Start of Dataset
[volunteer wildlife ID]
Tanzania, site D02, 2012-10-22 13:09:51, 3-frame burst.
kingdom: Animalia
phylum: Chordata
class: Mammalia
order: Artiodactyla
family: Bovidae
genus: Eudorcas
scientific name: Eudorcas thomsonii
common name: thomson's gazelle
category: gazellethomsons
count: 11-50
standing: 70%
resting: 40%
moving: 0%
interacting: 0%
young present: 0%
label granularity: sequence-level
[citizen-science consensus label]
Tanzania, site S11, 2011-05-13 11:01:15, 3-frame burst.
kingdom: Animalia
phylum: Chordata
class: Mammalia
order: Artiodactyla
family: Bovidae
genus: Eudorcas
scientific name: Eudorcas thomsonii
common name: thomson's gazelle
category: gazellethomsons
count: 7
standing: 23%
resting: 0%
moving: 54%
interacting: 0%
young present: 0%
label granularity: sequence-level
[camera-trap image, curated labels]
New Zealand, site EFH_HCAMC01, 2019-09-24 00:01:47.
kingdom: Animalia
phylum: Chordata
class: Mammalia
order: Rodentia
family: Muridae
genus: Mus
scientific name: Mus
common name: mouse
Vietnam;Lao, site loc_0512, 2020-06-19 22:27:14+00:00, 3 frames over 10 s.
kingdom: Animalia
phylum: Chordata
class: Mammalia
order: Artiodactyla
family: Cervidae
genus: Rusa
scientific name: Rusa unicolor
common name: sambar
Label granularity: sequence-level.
End of Dataset
Copy every line of the records above exactly.

[volunteer wildlife ID]
Tanzania, site D02, 2012-10-22 13:09:51, 3-frame burst.
kingdom: Animalia
phylum: Chordata
class: Mammalia
order: Artiodactyla
family: Bovidae
genus: Eudorcas
scientific name: Eudorcas thomsonii
common name: thomson's gazelle
category: gazellethomsons
count: 11-50
standing: 70%
resting: 40%
moving: 0%
interacting: 0%
young present: 0%
label granularity: sequence-level
[citizen-science consensus label]
Tanzania, site S11, 2011-05-13 11:01:15, 3-frame burst.
kingdom: Animalia
phylum: Chordata
class: Mammalia
order: Artiodactyla
family: Bovidae
genus: Eudorcas
scientific name: Eudorcas thomsonii
common name: thomson's gazelle
category: gazellethomsons
count: 7
standing: 23%
resting: 0%
moving: 54%
interacting: 0%
young present: 0%
label granularity: sequence-level
[camera-trap image, curated labels]
New Zealand, site EFH_HCAMC01, 2019-09-24 00:01:47.
kingdom: Animalia
phylum: Chordata
class: Mammalia
order: Rodentia
family: Muridae
genus: Mus
scientific name: Mus
common name: mouse
Vietnam;Lao, site loc_0512, 2020-06-19 22:27:14+00:00, 3 frames over 10 s.
kingdom: Animalia
phylum: Chordata
class: Mammalia
order: Artiodactyla
family: Cervidae
genus: Rusa
scientific name: Rusa unicolor
common name: sambar
Label granularity: sequence-level.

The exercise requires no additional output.